> PROBLEM DETAILS
Pick out and copy every line in the records below that contains the word "this". Case counts.

>>

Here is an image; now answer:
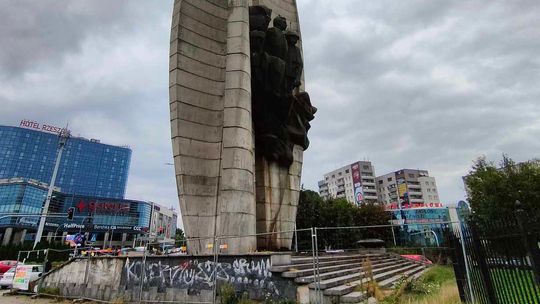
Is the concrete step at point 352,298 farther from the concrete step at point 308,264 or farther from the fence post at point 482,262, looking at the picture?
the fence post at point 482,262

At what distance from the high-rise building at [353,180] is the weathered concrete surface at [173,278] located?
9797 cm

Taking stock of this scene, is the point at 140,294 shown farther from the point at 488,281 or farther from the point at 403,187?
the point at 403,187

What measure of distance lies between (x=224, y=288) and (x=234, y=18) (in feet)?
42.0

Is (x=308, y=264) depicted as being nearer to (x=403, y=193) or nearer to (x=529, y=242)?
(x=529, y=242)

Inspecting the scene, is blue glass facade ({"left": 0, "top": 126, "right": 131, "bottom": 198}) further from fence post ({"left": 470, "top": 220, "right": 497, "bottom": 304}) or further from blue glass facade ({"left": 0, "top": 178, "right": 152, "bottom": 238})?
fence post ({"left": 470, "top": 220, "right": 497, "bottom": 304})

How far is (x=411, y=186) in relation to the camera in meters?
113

<<
>>

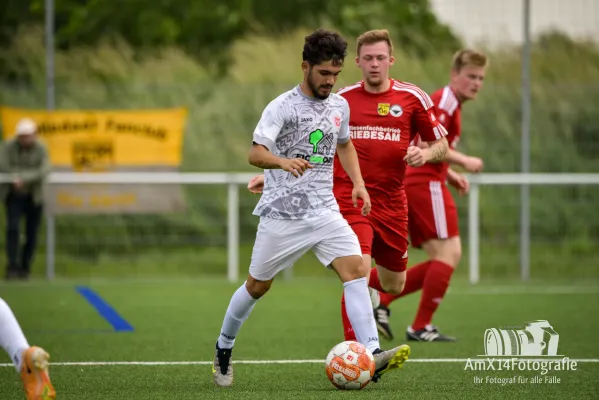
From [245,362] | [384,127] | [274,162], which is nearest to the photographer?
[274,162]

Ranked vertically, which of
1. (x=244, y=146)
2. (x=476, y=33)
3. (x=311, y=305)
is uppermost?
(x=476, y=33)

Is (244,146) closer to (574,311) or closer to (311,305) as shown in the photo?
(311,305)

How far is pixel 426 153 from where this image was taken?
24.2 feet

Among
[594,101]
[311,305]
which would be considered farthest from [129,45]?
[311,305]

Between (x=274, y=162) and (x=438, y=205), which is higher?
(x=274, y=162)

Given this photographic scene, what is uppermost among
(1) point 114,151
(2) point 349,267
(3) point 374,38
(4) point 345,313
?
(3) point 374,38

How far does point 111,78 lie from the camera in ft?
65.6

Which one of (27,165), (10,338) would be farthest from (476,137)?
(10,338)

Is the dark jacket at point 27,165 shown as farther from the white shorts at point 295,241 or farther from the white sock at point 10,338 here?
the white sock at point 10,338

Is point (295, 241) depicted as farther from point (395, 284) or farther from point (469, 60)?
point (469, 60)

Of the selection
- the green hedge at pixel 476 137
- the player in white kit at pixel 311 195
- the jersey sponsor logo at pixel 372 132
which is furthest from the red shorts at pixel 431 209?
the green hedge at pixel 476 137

<<

> CORRECT RESULT
Taking stock of this scene, is the point at 140,294 shown farther from the point at 488,281 or farther from the point at 403,187?
How far is pixel 426 153 from where this image was taken?
Given this photographic scene, what is uppermost among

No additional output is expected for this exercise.